▶ TEXT EXTRACT:
[Start]

Marceline Desbordes had to make her way back to France alone. At the age
of sixteen, in need of money, she started a career on the stage as a
singer and actress. This career ended in 1819, when after having
published two successful collections of poetry, she left the stage to
focus on her writing.
She married an actor, Prosper Valmore, in 1817. He remained an actor
after she had left the stage, and as he acted in the provincial theater,
he had to be away from home for long stretches of time. Her life
continued to be punctuated by tragedy; only one of their four children
outlived her. She died in Paris at the age of 73.
While her poetry was widely acclaimed during her lifetime, it was for
the most part forgotten during much of the 20th century. It has now been
rediscovered in France, but relatively little of her work has been
translated into English.
*****
Peter Shor is a mathematics professor at MIT who occasionally writes and
translates poetry in his spare time. The High Window has previously published six of his translations of poems by Paul Verlaine. You canread them here.
NB: You can listen to all four of the poems below read in the original by clicking on the French titles.
*****
Some introductory notes
The last two stanzas of ‘Far from the World’ rather subtly play on the expression ‘un flot de souvenirs’ (literally, “a stream of memories”, but with the meaning ‘a flood of memories’). I have changed this section of the poem somewhat in my translation so as to refer to the English version of the metaphor.
I feel certain that the bird in the first stanza of In Summer'”, who starts singing his lament when night falls, is a nightingale.

[End]

[Dataset items]
[Start]

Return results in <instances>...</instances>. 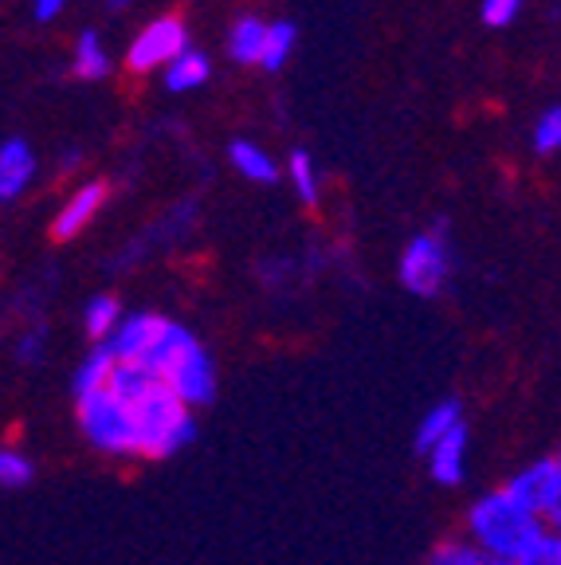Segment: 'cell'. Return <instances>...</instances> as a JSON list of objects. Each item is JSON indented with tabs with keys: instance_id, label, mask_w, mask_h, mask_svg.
Wrapping results in <instances>:
<instances>
[{
	"instance_id": "obj_23",
	"label": "cell",
	"mask_w": 561,
	"mask_h": 565,
	"mask_svg": "<svg viewBox=\"0 0 561 565\" xmlns=\"http://www.w3.org/2000/svg\"><path fill=\"white\" fill-rule=\"evenodd\" d=\"M515 565H561V539L558 530H546L542 539L527 550V554L518 557Z\"/></svg>"
},
{
	"instance_id": "obj_13",
	"label": "cell",
	"mask_w": 561,
	"mask_h": 565,
	"mask_svg": "<svg viewBox=\"0 0 561 565\" xmlns=\"http://www.w3.org/2000/svg\"><path fill=\"white\" fill-rule=\"evenodd\" d=\"M464 424V408H459V401H440V405H432L428 413H424L421 428H416V448L428 451L436 440H444L452 428H459Z\"/></svg>"
},
{
	"instance_id": "obj_20",
	"label": "cell",
	"mask_w": 561,
	"mask_h": 565,
	"mask_svg": "<svg viewBox=\"0 0 561 565\" xmlns=\"http://www.w3.org/2000/svg\"><path fill=\"white\" fill-rule=\"evenodd\" d=\"M260 47H264V24L255 17H244L232 28V55L240 63H255L260 60Z\"/></svg>"
},
{
	"instance_id": "obj_9",
	"label": "cell",
	"mask_w": 561,
	"mask_h": 565,
	"mask_svg": "<svg viewBox=\"0 0 561 565\" xmlns=\"http://www.w3.org/2000/svg\"><path fill=\"white\" fill-rule=\"evenodd\" d=\"M467 424L452 428L444 440L432 444L424 456H428V471L440 487H459L467 479Z\"/></svg>"
},
{
	"instance_id": "obj_18",
	"label": "cell",
	"mask_w": 561,
	"mask_h": 565,
	"mask_svg": "<svg viewBox=\"0 0 561 565\" xmlns=\"http://www.w3.org/2000/svg\"><path fill=\"white\" fill-rule=\"evenodd\" d=\"M35 479L32 456H24L20 448H0V487L4 491H20Z\"/></svg>"
},
{
	"instance_id": "obj_16",
	"label": "cell",
	"mask_w": 561,
	"mask_h": 565,
	"mask_svg": "<svg viewBox=\"0 0 561 565\" xmlns=\"http://www.w3.org/2000/svg\"><path fill=\"white\" fill-rule=\"evenodd\" d=\"M209 79V60L201 52H181L173 63L166 67V83L169 90H193Z\"/></svg>"
},
{
	"instance_id": "obj_4",
	"label": "cell",
	"mask_w": 561,
	"mask_h": 565,
	"mask_svg": "<svg viewBox=\"0 0 561 565\" xmlns=\"http://www.w3.org/2000/svg\"><path fill=\"white\" fill-rule=\"evenodd\" d=\"M75 420H80V433L87 436L91 448H98L103 456H138V433H134L130 405H123L115 393L98 388V393L80 397L75 401Z\"/></svg>"
},
{
	"instance_id": "obj_27",
	"label": "cell",
	"mask_w": 561,
	"mask_h": 565,
	"mask_svg": "<svg viewBox=\"0 0 561 565\" xmlns=\"http://www.w3.org/2000/svg\"><path fill=\"white\" fill-rule=\"evenodd\" d=\"M67 0H35V20H52Z\"/></svg>"
},
{
	"instance_id": "obj_7",
	"label": "cell",
	"mask_w": 561,
	"mask_h": 565,
	"mask_svg": "<svg viewBox=\"0 0 561 565\" xmlns=\"http://www.w3.org/2000/svg\"><path fill=\"white\" fill-rule=\"evenodd\" d=\"M181 52H184V24H181V20H173V17L154 20V24H149L146 32L134 40L130 67L134 71H149V67H158L161 60L173 63Z\"/></svg>"
},
{
	"instance_id": "obj_22",
	"label": "cell",
	"mask_w": 561,
	"mask_h": 565,
	"mask_svg": "<svg viewBox=\"0 0 561 565\" xmlns=\"http://www.w3.org/2000/svg\"><path fill=\"white\" fill-rule=\"evenodd\" d=\"M290 181H295V193L303 204H318V177H315V166L303 150L290 153Z\"/></svg>"
},
{
	"instance_id": "obj_6",
	"label": "cell",
	"mask_w": 561,
	"mask_h": 565,
	"mask_svg": "<svg viewBox=\"0 0 561 565\" xmlns=\"http://www.w3.org/2000/svg\"><path fill=\"white\" fill-rule=\"evenodd\" d=\"M447 275H452V247L444 239V228L440 232H424V236H413V244L404 247L401 256V282L421 299H432V295L444 291Z\"/></svg>"
},
{
	"instance_id": "obj_1",
	"label": "cell",
	"mask_w": 561,
	"mask_h": 565,
	"mask_svg": "<svg viewBox=\"0 0 561 565\" xmlns=\"http://www.w3.org/2000/svg\"><path fill=\"white\" fill-rule=\"evenodd\" d=\"M138 365L154 373V381L166 385L184 408L212 405V397H216V370H212L209 350L173 318L161 322L158 338Z\"/></svg>"
},
{
	"instance_id": "obj_26",
	"label": "cell",
	"mask_w": 561,
	"mask_h": 565,
	"mask_svg": "<svg viewBox=\"0 0 561 565\" xmlns=\"http://www.w3.org/2000/svg\"><path fill=\"white\" fill-rule=\"evenodd\" d=\"M44 358V334H24L20 338V362H40Z\"/></svg>"
},
{
	"instance_id": "obj_8",
	"label": "cell",
	"mask_w": 561,
	"mask_h": 565,
	"mask_svg": "<svg viewBox=\"0 0 561 565\" xmlns=\"http://www.w3.org/2000/svg\"><path fill=\"white\" fill-rule=\"evenodd\" d=\"M161 322H166V318L149 315V310H138V315L123 318V322L115 327V334L106 338V345H110V353H115V362L138 365L141 358H146L149 345H154V338H158Z\"/></svg>"
},
{
	"instance_id": "obj_12",
	"label": "cell",
	"mask_w": 561,
	"mask_h": 565,
	"mask_svg": "<svg viewBox=\"0 0 561 565\" xmlns=\"http://www.w3.org/2000/svg\"><path fill=\"white\" fill-rule=\"evenodd\" d=\"M110 370H115V353H110V345L106 342H98L95 350L83 358V365L75 370V377H71V393H75V401L87 397V393H98V388H106Z\"/></svg>"
},
{
	"instance_id": "obj_14",
	"label": "cell",
	"mask_w": 561,
	"mask_h": 565,
	"mask_svg": "<svg viewBox=\"0 0 561 565\" xmlns=\"http://www.w3.org/2000/svg\"><path fill=\"white\" fill-rule=\"evenodd\" d=\"M232 166H236L247 181H260V185H272L275 177H279L275 161L267 158L260 146H252V141H232Z\"/></svg>"
},
{
	"instance_id": "obj_29",
	"label": "cell",
	"mask_w": 561,
	"mask_h": 565,
	"mask_svg": "<svg viewBox=\"0 0 561 565\" xmlns=\"http://www.w3.org/2000/svg\"><path fill=\"white\" fill-rule=\"evenodd\" d=\"M491 565H495V562H491Z\"/></svg>"
},
{
	"instance_id": "obj_15",
	"label": "cell",
	"mask_w": 561,
	"mask_h": 565,
	"mask_svg": "<svg viewBox=\"0 0 561 565\" xmlns=\"http://www.w3.org/2000/svg\"><path fill=\"white\" fill-rule=\"evenodd\" d=\"M118 322H123V307H118V299H110V295H98V299L87 302L83 327H87V334H91V342H95V345L115 334Z\"/></svg>"
},
{
	"instance_id": "obj_5",
	"label": "cell",
	"mask_w": 561,
	"mask_h": 565,
	"mask_svg": "<svg viewBox=\"0 0 561 565\" xmlns=\"http://www.w3.org/2000/svg\"><path fill=\"white\" fill-rule=\"evenodd\" d=\"M502 491H507L518 507H527L546 530L561 526V459L558 456L534 459L530 468L510 476Z\"/></svg>"
},
{
	"instance_id": "obj_28",
	"label": "cell",
	"mask_w": 561,
	"mask_h": 565,
	"mask_svg": "<svg viewBox=\"0 0 561 565\" xmlns=\"http://www.w3.org/2000/svg\"><path fill=\"white\" fill-rule=\"evenodd\" d=\"M126 4H130V0H110V9H126Z\"/></svg>"
},
{
	"instance_id": "obj_11",
	"label": "cell",
	"mask_w": 561,
	"mask_h": 565,
	"mask_svg": "<svg viewBox=\"0 0 561 565\" xmlns=\"http://www.w3.org/2000/svg\"><path fill=\"white\" fill-rule=\"evenodd\" d=\"M103 201H106V189H103V185H83L80 193H75L67 204H63L60 221H55V228H52V232H55V239L80 236V232L87 228V224L98 216Z\"/></svg>"
},
{
	"instance_id": "obj_21",
	"label": "cell",
	"mask_w": 561,
	"mask_h": 565,
	"mask_svg": "<svg viewBox=\"0 0 561 565\" xmlns=\"http://www.w3.org/2000/svg\"><path fill=\"white\" fill-rule=\"evenodd\" d=\"M428 565H491V562H487L467 539H452V542H444V546L432 550Z\"/></svg>"
},
{
	"instance_id": "obj_2",
	"label": "cell",
	"mask_w": 561,
	"mask_h": 565,
	"mask_svg": "<svg viewBox=\"0 0 561 565\" xmlns=\"http://www.w3.org/2000/svg\"><path fill=\"white\" fill-rule=\"evenodd\" d=\"M542 534V522L527 507H518L502 487L479 494L467 511V542L495 565H515Z\"/></svg>"
},
{
	"instance_id": "obj_25",
	"label": "cell",
	"mask_w": 561,
	"mask_h": 565,
	"mask_svg": "<svg viewBox=\"0 0 561 565\" xmlns=\"http://www.w3.org/2000/svg\"><path fill=\"white\" fill-rule=\"evenodd\" d=\"M518 9H522V0H483V20L491 28H507L518 17Z\"/></svg>"
},
{
	"instance_id": "obj_19",
	"label": "cell",
	"mask_w": 561,
	"mask_h": 565,
	"mask_svg": "<svg viewBox=\"0 0 561 565\" xmlns=\"http://www.w3.org/2000/svg\"><path fill=\"white\" fill-rule=\"evenodd\" d=\"M75 71H80L83 79H103L106 71H110V63H106V52H103V44H98L95 32L80 35V47H75Z\"/></svg>"
},
{
	"instance_id": "obj_24",
	"label": "cell",
	"mask_w": 561,
	"mask_h": 565,
	"mask_svg": "<svg viewBox=\"0 0 561 565\" xmlns=\"http://www.w3.org/2000/svg\"><path fill=\"white\" fill-rule=\"evenodd\" d=\"M561 146V115L558 110H546L534 126V150L538 153H553Z\"/></svg>"
},
{
	"instance_id": "obj_3",
	"label": "cell",
	"mask_w": 561,
	"mask_h": 565,
	"mask_svg": "<svg viewBox=\"0 0 561 565\" xmlns=\"http://www.w3.org/2000/svg\"><path fill=\"white\" fill-rule=\"evenodd\" d=\"M130 416H134V433H138V456L146 459L177 456L197 436L193 408H184L166 385H154L149 393H141L130 405Z\"/></svg>"
},
{
	"instance_id": "obj_10",
	"label": "cell",
	"mask_w": 561,
	"mask_h": 565,
	"mask_svg": "<svg viewBox=\"0 0 561 565\" xmlns=\"http://www.w3.org/2000/svg\"><path fill=\"white\" fill-rule=\"evenodd\" d=\"M35 173V153L28 150V141L12 138L0 146V201H17L28 189Z\"/></svg>"
},
{
	"instance_id": "obj_17",
	"label": "cell",
	"mask_w": 561,
	"mask_h": 565,
	"mask_svg": "<svg viewBox=\"0 0 561 565\" xmlns=\"http://www.w3.org/2000/svg\"><path fill=\"white\" fill-rule=\"evenodd\" d=\"M290 47H295V24L279 20V24L264 28V47H260V63H264L267 71H279L283 63H287Z\"/></svg>"
}]
</instances>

[End]

▶ PROBLEMS TO SOLVE:
1 – According to the text about Marceline Desbordes, in what year did she marry Prosper Valmore?
2 – Reproduce the part of the text about Marceline Desbordes that opens with the words containing "She married an" and closes with "canread them here.".

▶ WRITTEN RESPONSES:
1 – 1817

2 –
She married an actor, Prosper Valmore, in 1817. He remained an actor
after she had left the stage, and as he acted in the provincial theater,
he had to be away from home for long stretches of time. Her life
continued to be punctuated by tragedy; only one of their four children
outlived her. She died in Paris at the age of 73.
While her poetry was widely acclaimed during her lifetime, it was for
the most part forgotten during much of the 20th century. It has now been
rediscovered in France, but relatively little of her work has been
translated into English.
*****
Peter Shor is a mathematics professor at MIT who occasionally writes and
translates poetry in his spare time. The High Window has previously published six of his translations of poems by Paul Verlaine. You canread them here.